Germline Variant De Novo Filtration

Implementation of the variant_denovo_filtration step.

This step implements filtration of variants to de novo variants. This step was introduced for the “Ionizing Radiation” study in ca. 2016 and the aim here is to get a set of high-confidence de novo sequence variants (both SNVs and indels, although the latter turned out to be less reliable). Further, if the variants are phased, assigning to paternal or maternal allele can be attempted. This allows to study paternal age effects.

Note that in contrast to variant_calling and variant_annotation but in consistency with variant_phasing, the central individual here are children and not the index of pedigrees.

Step Input

The step reads in the variant call files from one of the following steps:

  • variant_calling

  • variant_annotation

  • variant_phasing

Of course, assignment to parental allele can only be performed on phased variants. Further, only filtering annotated variants is really useful as one wants to excludes variants in problematic genomic regions.

Step Output

For all children with both parents present, variant de novo annotation will be attempted on the primary DNA NGS library of that child. The name of this library will be used as the identification token in the output file and file name. For each read mapper, variant caller, and pedigree, the following files will be generated:

  • {mapper}.{var_caller}.{annotation}.{phasing}.de_novos.{lib_name}.vcf.gz.tbi

  • {mapper}.{var_caller}.{annotation}.{phasing}.de_novos.{lib_name}.vcf.gz

  • {mapper}.{var_caller}.{annotation}.{phasing}.de_novos.{lib_name}.vcf.gz.md5

  • {mapper}.{var_caller}.{annotation}.{phasing}.de_novos.{lib_name}.vcf.gz.tbi.md5

  • {mapper}.{var_caller}.{annotation}.{phasing}.de_novos_hard.{lib_name}.vcf.gz

  • {mapper}.{var_caller}.{annotation}.{phasing}.de_novos_hard.{lib_name}.vcf.gz.tbi

  • {mapper}.{var_caller}.{annotation}.{phasing}.de_novos_hard.{lib_name}.vcf.gz.md5

  • {mapper}.{var_caller}.{annotation}.{phasing}.de_novos_hard.{lib_name}.vcf.gz.tbi.md5

  • {mapper}.{var_caller}.{annotation}.{phasing}.de_novos_hard.{lib_name}.summary.txt

  • {mapper}.{var_caller}.{annotation}.{phasing}.de_novos_hard.{lib_name}.summary.txt.md5

The the annotation and phasing will only be persent when the input is read from the variant_annotation or variant_phasing steps, respectively.

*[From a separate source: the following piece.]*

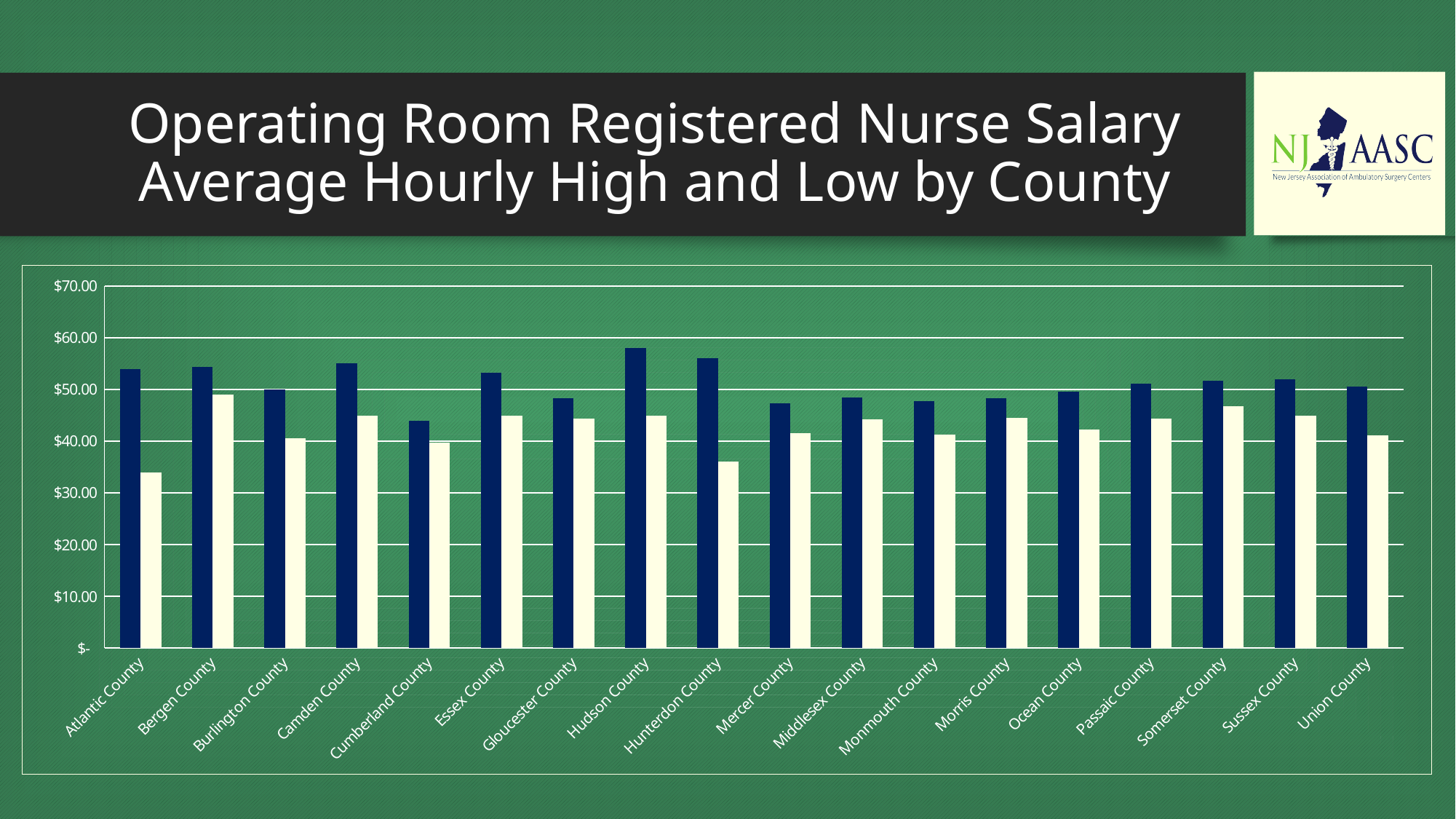
How many counties are shown along the x axis of the chart? 18 What kind of chart is shown on the slide? Bar chart Which county has the shortest cream-coloured bar in the chart? Atlantic County Which county has the tallest cream-coloured bar in the chart? Bergen County Is the dark blue bar for Hudson County greater or less than $50.00? greater Which is larger: the dark blue bar for Atlantic County or the dark blue bar for Cumberland County? Atlantic County Which county has the tallest dark blue bar in the chart? Hudson County Is the cream-coloured bar for Atlantic County greater or less than $40.00? less How many bars are plotted for each county in the chart? 2 Is the dark blue bar for Cumberland County greater or less than $50.00? less What is the title of the slide containing the chart? Operating Room Registered Nurse Salary Average Hourly High and Low by County Which county has the shortest dark blue bar in the chart? Cumberland County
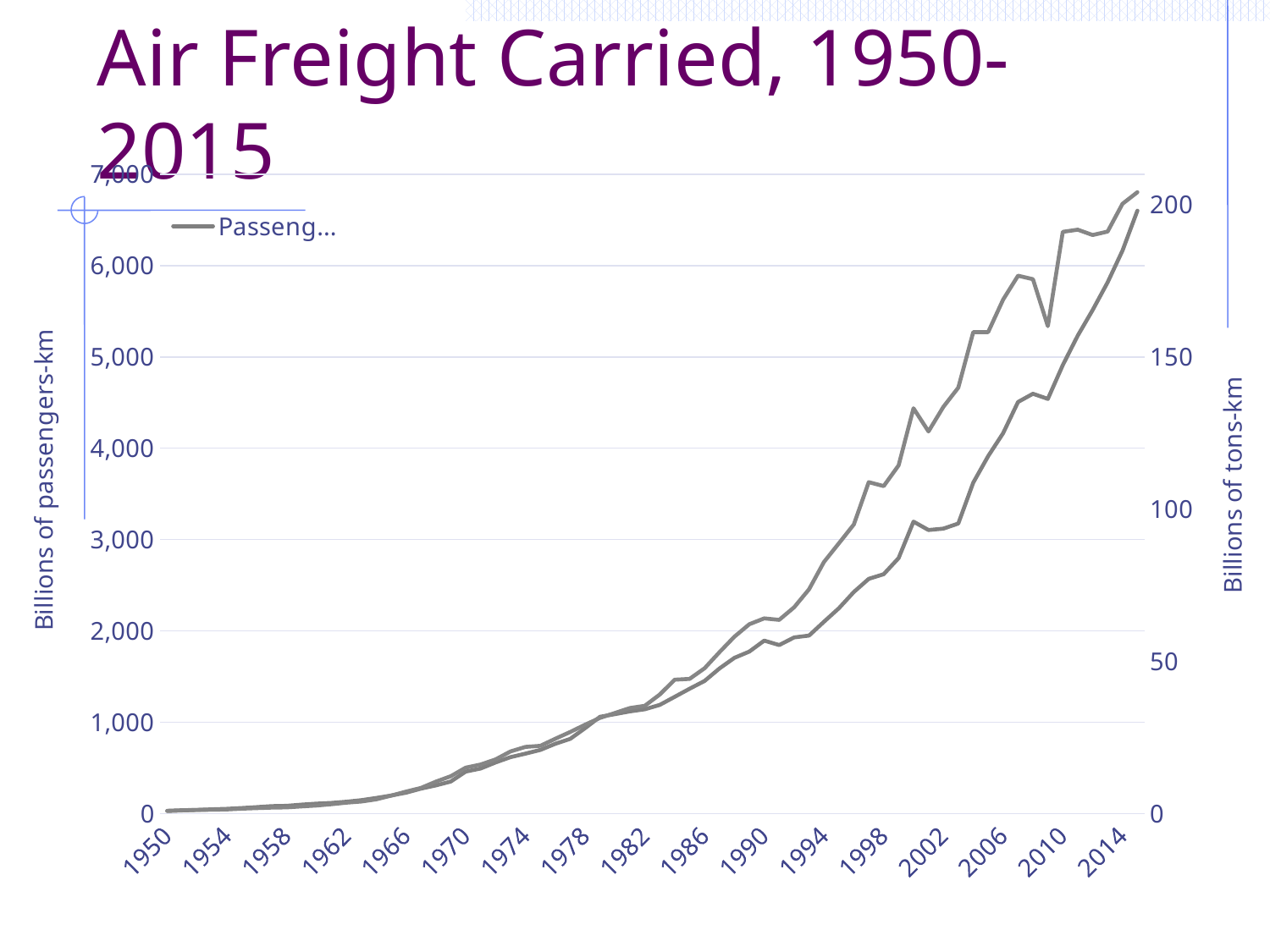
What kind of chart is shown on the slide? line chart What is the highest tick value shown on the right vertical axis? 200 What is the first year labelled on the x axis? 1950 How many lines are plotted on the chart? 2 Do the plotted values generally rise or fall from 1950 to 2014? rise What is the title of the left vertical axis? Billions of passengers-km What is the last year labelled on the x axis? 2014 What is the highest tick value shown on the left vertical axis? 7,000 How many year labels are shown on the x axis? 17 What is the title of the chart? Air Freight Carried, 1950-2015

For example, it might look as follows for the example from above:

output/
+-- bwa.gatk3_hc.de_novos.P001-N1-DNA1-WES1
|   `-- out
|       |-- bwa.gatk3_hc.de_novos.P001-N1-DNA1-WES1.vcf.gz
|       |-- bwa.gatk3_hc.de_novos.P001-N1-DNA1-WES1.vcf.gz.md5
|       |-- bwa.gatk3_hc.de_novos.P001-N1-DNA1-WES1.vcf.gz.tbi
|       |-- bwa.gatk3_hc.de_novos.P001-N1-DNA1-WES1.vcf.gz.tbi.md5
|       |-- bwa.gatk3_hc.de_novos.P001-N1-DNA1-WES1.vcf.gz
|       |-- bwa.gatk3_hc.de_novos_hard.P001-N1-DNA1-WES1.vcf.gz.md5
|       |-- bwa.gatk3_hc.de_novos_hard.P001-N1-DNA1-WES1.vcf.gz.tbi
|       |-- bwa.gatk3_hc.de_novos_hard.P001-N1-DNA1-WES1.vcf.gz.tbi.md5
|       |-- bwa.gatk3_hc.de_novos_hard.P001-N1-DNA1-WES1.vcf.gz
|       |-- bwa.gatk3_hc.de_novos_hard.P001-N1-DNA1-WES1.summary.txt
|       `-- bwa.gatk3_hc.de_novos_hard.P001-N1-DNA1-WES1.summary.txt.md5
[...]

Global Configuration

No global configuration is in use.

Default Configuration

The default configuration is as follows.

step_config:
  variant_denovo_filtration:
    # One of the following must be given!
    path_variant_phasing: ''
    path_variant_annotation: ''
    path_variant_calling: ''
    path_ngs_mapping: ../ngs_mapping
    tools_ngs_mapping: null          # defaults to ngs_mapping tool
    tools_variant_calling: null      # defaults to variant_annotation tool
    info_key_reliable_regions: []    # optional INFO keys with reliable regions
    info_key_unreliable_regions: []  # optional INFO keys with unreliable regions
    params_besenbacher:              # parameters for Besenbacher quality filter
      min_gq: 50
      min_dp: 10
      max_dp: 120
      min_ab: 0.20
      max_ab: 0.9
      max_ad2: 1
    bad_region_expressions: []
    # e.g.,
    # - 'UCSC_CRG_MAPABILITY36 == 1'
    # - 'UCSC_SIMPLE_REPEAT == 1'
    collect_msdn: True               # whether or not to collect MSDN (requires GATK HC+UG)

Reports

Currently, no reports are generated.